Friday, January 13, 2006

Holding onto Your Mint Condition


Last night I had the pleasure of hanging out with a couple guys from church at Caribou Coffee. I say pleasure not so much because of the people but because of the warm, cabin-like feel of this particular coffee joint and because I had the good fortune to try a little drink they call "Mint Condition." Yes, the name is very cheezy (I meant to use a "z" because I never get to and I like them) but one drink of this sweet nectar and you wouldn't care if they called it "A Cup of Pure Bliss."

The three of us were having a good time discussing how we're all sissies and don't like scary movies and whether or not ghosts are real and what form they take. How we got there I have no idea, but I do know that if you go to Caribou right now and fork over some jack they'll lay a nice Mint Condition on you with a smile!

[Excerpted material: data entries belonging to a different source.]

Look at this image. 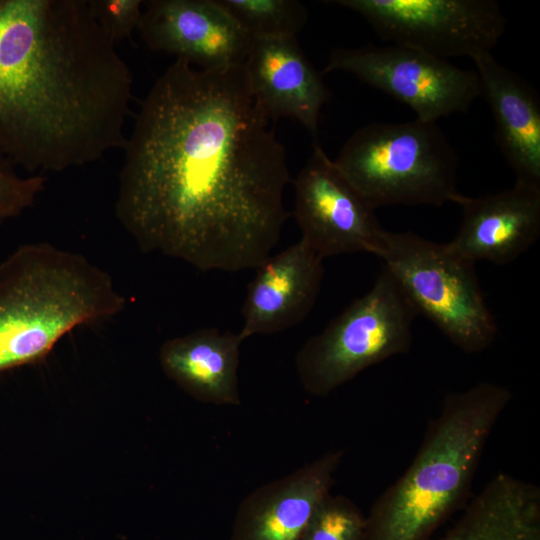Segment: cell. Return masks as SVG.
Returning a JSON list of instances; mask_svg holds the SVG:
<instances>
[{"label":"cell","mask_w":540,"mask_h":540,"mask_svg":"<svg viewBox=\"0 0 540 540\" xmlns=\"http://www.w3.org/2000/svg\"><path fill=\"white\" fill-rule=\"evenodd\" d=\"M138 30L148 48L204 70L243 66L252 37L216 0H151Z\"/></svg>","instance_id":"obj_11"},{"label":"cell","mask_w":540,"mask_h":540,"mask_svg":"<svg viewBox=\"0 0 540 540\" xmlns=\"http://www.w3.org/2000/svg\"><path fill=\"white\" fill-rule=\"evenodd\" d=\"M243 66L176 59L126 138L116 217L138 248L197 270L256 269L289 217L283 145Z\"/></svg>","instance_id":"obj_1"},{"label":"cell","mask_w":540,"mask_h":540,"mask_svg":"<svg viewBox=\"0 0 540 540\" xmlns=\"http://www.w3.org/2000/svg\"><path fill=\"white\" fill-rule=\"evenodd\" d=\"M243 67L254 98L270 120L291 118L317 134L330 92L296 37L252 38Z\"/></svg>","instance_id":"obj_14"},{"label":"cell","mask_w":540,"mask_h":540,"mask_svg":"<svg viewBox=\"0 0 540 540\" xmlns=\"http://www.w3.org/2000/svg\"><path fill=\"white\" fill-rule=\"evenodd\" d=\"M463 218L450 246L476 262L506 264L527 251L540 235V185L515 181L501 192L465 196Z\"/></svg>","instance_id":"obj_15"},{"label":"cell","mask_w":540,"mask_h":540,"mask_svg":"<svg viewBox=\"0 0 540 540\" xmlns=\"http://www.w3.org/2000/svg\"><path fill=\"white\" fill-rule=\"evenodd\" d=\"M377 256L417 313L425 315L455 346L476 353L493 343L497 324L484 299L475 262L449 242L385 230Z\"/></svg>","instance_id":"obj_7"},{"label":"cell","mask_w":540,"mask_h":540,"mask_svg":"<svg viewBox=\"0 0 540 540\" xmlns=\"http://www.w3.org/2000/svg\"><path fill=\"white\" fill-rule=\"evenodd\" d=\"M252 38L296 37L307 8L296 0H216Z\"/></svg>","instance_id":"obj_19"},{"label":"cell","mask_w":540,"mask_h":540,"mask_svg":"<svg viewBox=\"0 0 540 540\" xmlns=\"http://www.w3.org/2000/svg\"><path fill=\"white\" fill-rule=\"evenodd\" d=\"M512 399L482 382L447 395L407 470L373 503L363 540H431L465 505L485 444Z\"/></svg>","instance_id":"obj_3"},{"label":"cell","mask_w":540,"mask_h":540,"mask_svg":"<svg viewBox=\"0 0 540 540\" xmlns=\"http://www.w3.org/2000/svg\"><path fill=\"white\" fill-rule=\"evenodd\" d=\"M293 215L303 240L326 258L357 252L377 256L385 229L319 143L294 180Z\"/></svg>","instance_id":"obj_10"},{"label":"cell","mask_w":540,"mask_h":540,"mask_svg":"<svg viewBox=\"0 0 540 540\" xmlns=\"http://www.w3.org/2000/svg\"><path fill=\"white\" fill-rule=\"evenodd\" d=\"M416 315L396 280L382 266L371 289L297 352L295 365L304 390L313 396H327L365 369L407 353Z\"/></svg>","instance_id":"obj_6"},{"label":"cell","mask_w":540,"mask_h":540,"mask_svg":"<svg viewBox=\"0 0 540 540\" xmlns=\"http://www.w3.org/2000/svg\"><path fill=\"white\" fill-rule=\"evenodd\" d=\"M126 299L84 255L47 242L0 261V372L45 357L82 325L121 313Z\"/></svg>","instance_id":"obj_4"},{"label":"cell","mask_w":540,"mask_h":540,"mask_svg":"<svg viewBox=\"0 0 540 540\" xmlns=\"http://www.w3.org/2000/svg\"><path fill=\"white\" fill-rule=\"evenodd\" d=\"M132 83L89 0H0V154L16 167L62 172L123 148Z\"/></svg>","instance_id":"obj_2"},{"label":"cell","mask_w":540,"mask_h":540,"mask_svg":"<svg viewBox=\"0 0 540 540\" xmlns=\"http://www.w3.org/2000/svg\"><path fill=\"white\" fill-rule=\"evenodd\" d=\"M239 333L203 327L166 340L159 351L165 374L199 401L237 406Z\"/></svg>","instance_id":"obj_17"},{"label":"cell","mask_w":540,"mask_h":540,"mask_svg":"<svg viewBox=\"0 0 540 540\" xmlns=\"http://www.w3.org/2000/svg\"><path fill=\"white\" fill-rule=\"evenodd\" d=\"M366 516L348 497L328 493L298 540H363Z\"/></svg>","instance_id":"obj_20"},{"label":"cell","mask_w":540,"mask_h":540,"mask_svg":"<svg viewBox=\"0 0 540 540\" xmlns=\"http://www.w3.org/2000/svg\"><path fill=\"white\" fill-rule=\"evenodd\" d=\"M495 122V142L517 181L540 185V99L491 52L471 58Z\"/></svg>","instance_id":"obj_16"},{"label":"cell","mask_w":540,"mask_h":540,"mask_svg":"<svg viewBox=\"0 0 540 540\" xmlns=\"http://www.w3.org/2000/svg\"><path fill=\"white\" fill-rule=\"evenodd\" d=\"M334 71L351 73L406 104L426 122L465 112L481 96L475 70L394 44L335 49L321 75Z\"/></svg>","instance_id":"obj_9"},{"label":"cell","mask_w":540,"mask_h":540,"mask_svg":"<svg viewBox=\"0 0 540 540\" xmlns=\"http://www.w3.org/2000/svg\"><path fill=\"white\" fill-rule=\"evenodd\" d=\"M344 452L332 451L258 487L240 503L230 540H298L330 493Z\"/></svg>","instance_id":"obj_13"},{"label":"cell","mask_w":540,"mask_h":540,"mask_svg":"<svg viewBox=\"0 0 540 540\" xmlns=\"http://www.w3.org/2000/svg\"><path fill=\"white\" fill-rule=\"evenodd\" d=\"M89 4L99 26L113 43L130 37L138 28L142 0H89Z\"/></svg>","instance_id":"obj_22"},{"label":"cell","mask_w":540,"mask_h":540,"mask_svg":"<svg viewBox=\"0 0 540 540\" xmlns=\"http://www.w3.org/2000/svg\"><path fill=\"white\" fill-rule=\"evenodd\" d=\"M334 163L373 208L459 204L458 156L435 122H374L355 131Z\"/></svg>","instance_id":"obj_5"},{"label":"cell","mask_w":540,"mask_h":540,"mask_svg":"<svg viewBox=\"0 0 540 540\" xmlns=\"http://www.w3.org/2000/svg\"><path fill=\"white\" fill-rule=\"evenodd\" d=\"M431 540H540V488L499 473L445 534Z\"/></svg>","instance_id":"obj_18"},{"label":"cell","mask_w":540,"mask_h":540,"mask_svg":"<svg viewBox=\"0 0 540 540\" xmlns=\"http://www.w3.org/2000/svg\"><path fill=\"white\" fill-rule=\"evenodd\" d=\"M323 260L300 239L257 267L241 310V338L280 333L303 322L321 289Z\"/></svg>","instance_id":"obj_12"},{"label":"cell","mask_w":540,"mask_h":540,"mask_svg":"<svg viewBox=\"0 0 540 540\" xmlns=\"http://www.w3.org/2000/svg\"><path fill=\"white\" fill-rule=\"evenodd\" d=\"M45 181L40 174H20L17 167L0 154V224L30 208L43 191Z\"/></svg>","instance_id":"obj_21"},{"label":"cell","mask_w":540,"mask_h":540,"mask_svg":"<svg viewBox=\"0 0 540 540\" xmlns=\"http://www.w3.org/2000/svg\"><path fill=\"white\" fill-rule=\"evenodd\" d=\"M362 16L383 40L436 57L491 52L507 20L494 0H336Z\"/></svg>","instance_id":"obj_8"}]
</instances>
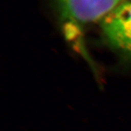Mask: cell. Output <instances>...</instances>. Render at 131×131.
Wrapping results in <instances>:
<instances>
[{
	"label": "cell",
	"instance_id": "6da1fadb",
	"mask_svg": "<svg viewBox=\"0 0 131 131\" xmlns=\"http://www.w3.org/2000/svg\"><path fill=\"white\" fill-rule=\"evenodd\" d=\"M104 38L112 49L131 58V1H123L101 21Z\"/></svg>",
	"mask_w": 131,
	"mask_h": 131
},
{
	"label": "cell",
	"instance_id": "7a4b0ae2",
	"mask_svg": "<svg viewBox=\"0 0 131 131\" xmlns=\"http://www.w3.org/2000/svg\"><path fill=\"white\" fill-rule=\"evenodd\" d=\"M62 16L71 21L89 24L103 20L123 0H57Z\"/></svg>",
	"mask_w": 131,
	"mask_h": 131
}]
</instances>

So anyway, one of the guys (let's just call him ... Al Stewart) brought up the fact that he's a procrastinator. I can definately identify with this. My mantra in college was if I was done with a paper more than an hour before it was due then I had to sit in time out. Well Al had called about paying his tuition for the spring semester and they informed him that he had been dropped from all his classes because he had waited so long to pay. He promply infomed the person he was talking to that they had dropped significantly on his "top 100 friends list" and then asked if they could get him back in his classes. He said he was able to get back into all of them and Zac and I released the breath we had been holding throughout the meandering course of the story.

"Maybe if you hadn't gotten back in your classes you would have learned your lesson about procrastinating," I remarked haughtily.
"Oh, I learned that lesson last semester," Al responded.

So I wrote all this because I thought his comment was pretty funny but also true of how we all live at least some of the time. We learn lessons from life, books, teachers, or our moms and even though we understand them and think they're true we never really apply them to our lives. And a lesson learned and not applied is about as good as a Mint Condition that slips from your grasp and disperses itself on the carpet.